Victims and witnesses of criminal conduct play pivotal roles in our criminal justice system. Their evidence enables the State to prosecute offences, seeking to prevent future harm to others and ensuring that the guilty receive a fair penalty. All too often, however, people affected by crime are left to navigate the complex and confusing criminal justice system alone.
It is for this reason that victims of crime have long been promised a meaningful set of legal entitlements: few are aware of those that already exist, and fewer still receive adequate and timely information about police investigations as they should. Some hope was given by the draft Victims Bill which was put before the Justice Committee for pre-legislative scrutiny in 2022, but even at that stage, there was little to make victims’ rights a reality.
By the time it reached Parliament in March 2023, that original Victims Bill had become the Victims and Prisoners Bill, and the weak provisions addressing victims’ rights were diluted further through being overshadowed by significant parole reform proposals.

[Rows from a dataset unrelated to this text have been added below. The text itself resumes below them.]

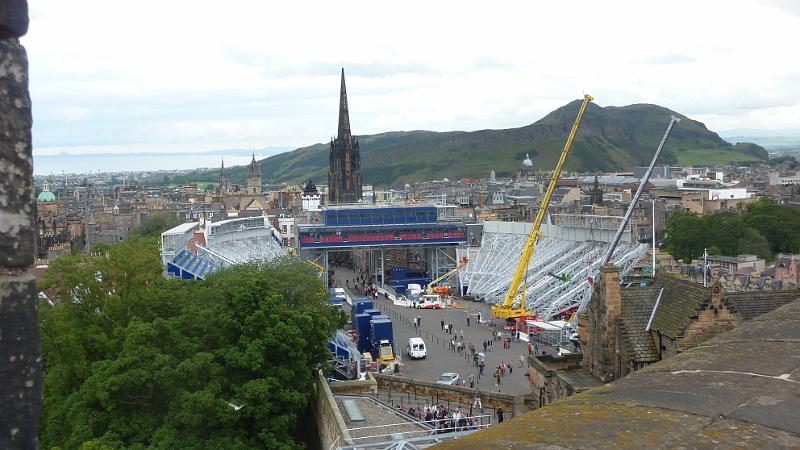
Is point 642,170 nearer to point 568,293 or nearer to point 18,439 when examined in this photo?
point 568,293

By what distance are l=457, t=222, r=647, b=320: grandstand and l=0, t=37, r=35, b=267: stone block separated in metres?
34.5

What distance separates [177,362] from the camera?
19.4 metres

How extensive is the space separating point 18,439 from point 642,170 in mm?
155663

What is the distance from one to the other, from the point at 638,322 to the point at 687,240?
5180 cm

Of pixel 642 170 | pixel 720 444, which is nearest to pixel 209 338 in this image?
pixel 720 444

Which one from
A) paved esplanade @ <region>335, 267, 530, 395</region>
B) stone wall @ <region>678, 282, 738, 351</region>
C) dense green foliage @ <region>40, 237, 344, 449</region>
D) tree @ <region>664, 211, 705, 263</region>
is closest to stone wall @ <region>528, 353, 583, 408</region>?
stone wall @ <region>678, 282, 738, 351</region>

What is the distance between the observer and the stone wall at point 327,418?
1561 centimetres

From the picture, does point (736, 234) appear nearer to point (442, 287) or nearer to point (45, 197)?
point (442, 287)

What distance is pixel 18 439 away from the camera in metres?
2.98

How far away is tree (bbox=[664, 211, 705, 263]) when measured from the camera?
6091cm

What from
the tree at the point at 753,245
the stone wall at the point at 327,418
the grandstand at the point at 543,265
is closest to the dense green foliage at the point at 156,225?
the grandstand at the point at 543,265

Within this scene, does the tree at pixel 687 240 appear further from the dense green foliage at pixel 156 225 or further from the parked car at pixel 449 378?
the dense green foliage at pixel 156 225

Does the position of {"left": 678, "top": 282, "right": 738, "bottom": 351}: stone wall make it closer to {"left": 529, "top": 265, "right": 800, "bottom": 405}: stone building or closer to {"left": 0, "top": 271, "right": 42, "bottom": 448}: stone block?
{"left": 529, "top": 265, "right": 800, "bottom": 405}: stone building

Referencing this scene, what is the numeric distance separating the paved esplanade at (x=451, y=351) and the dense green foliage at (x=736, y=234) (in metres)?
24.0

The Bill, as it stands, does not enhance the rights of people affected by crime within the criminal justice system beyond the existing Victims’ Code; there has been no consultation on the content of the new Victims’ Code that is to be introduced by the Bill. Nor are there any real enforcement mechanisms that would assist people affected by crime to secure their rights in practice.
Similar complaints can be made concerning Part 2, which deals with victims of major incidents. Provision is made for independent advocates to be appointed to assist those victims, but the role is weak and lacks safeguards on advocates’ independence. On the other hand, it is open to doubt whether independent public advocates should be designated as interested persons at inquests, as the Bill proposes. Families of the bereaved should be legally represented in this context, and it is not appropriate for an advocate – who is expressly prohibited from providing legal services – to either stand in that place or duplicate that role.
Victims of major incidents should, however, be entitled to the same procedural rights as people affected by crime. The criminal justice and inquiry/inquest processes often go hand-in-hand: there is no reason why victims should be able to access information and support services, and challenge decisions affecting them in one setting but not in the other. The Bill in its present form is a missed opportunity to equalise this position.
Most troubling, however, is Part 3 of the Bill, which introduces significant changes to the parole process. First, the Bill seeks to tighten the test so that it is more difficult for prisoners to be released on parole. Parole decision-making focusses on the risk of future harm, and yet no evidence has been provided to show that public protection requires this change. In fact, the evidence seems to suggest the opposite, given the Parole Board’s own statistics – accepted by the Government, demonstrate that less than 0.5% of prisoners released by the Parole Board are convicted of a serious further offence within three years of the release decision having been made.
The second major change relates specifically to a category of prisoners to be designated as the ‘top-tier’, namely those who have committed the offences of murder, rape, serious terrorism or terrorism-connected offences, and caused or allowed the death of a child. First, the Bill proposes to allow the Parole Board to decline to determine release in a particular case and instead refer it to the Secretary of State. This possibility would bring the Board’s very status as a court into question. Second, the Secretary of State would obtain a veto over release decisions for this group of provisions, empowering them to override any release decision made by the Parole Board, thereby quashing the original decision so that the Secretary is free to re-take it. These are extraordinary provisions which challenge the separation of powers and accordingly the rule of law.
The Bill further seeks to disapply section 3 of the Human Rights Act 1998 from all existing and future legislative provisions dealing with the release, licence supervision, and recall of prisoners. Like the Bill of Rights Bill before it, this provision is unacceptable and would deny a particular group their fundamental human rights protections.
In brief, the Bill fails to deliver on key promises and poses significant challenges to human rights and the rule of law. For these reasons, JUSTICE considers that Parts 1 and 2 of the Bill should be substantially revised, and Part 3 should be removed entirely.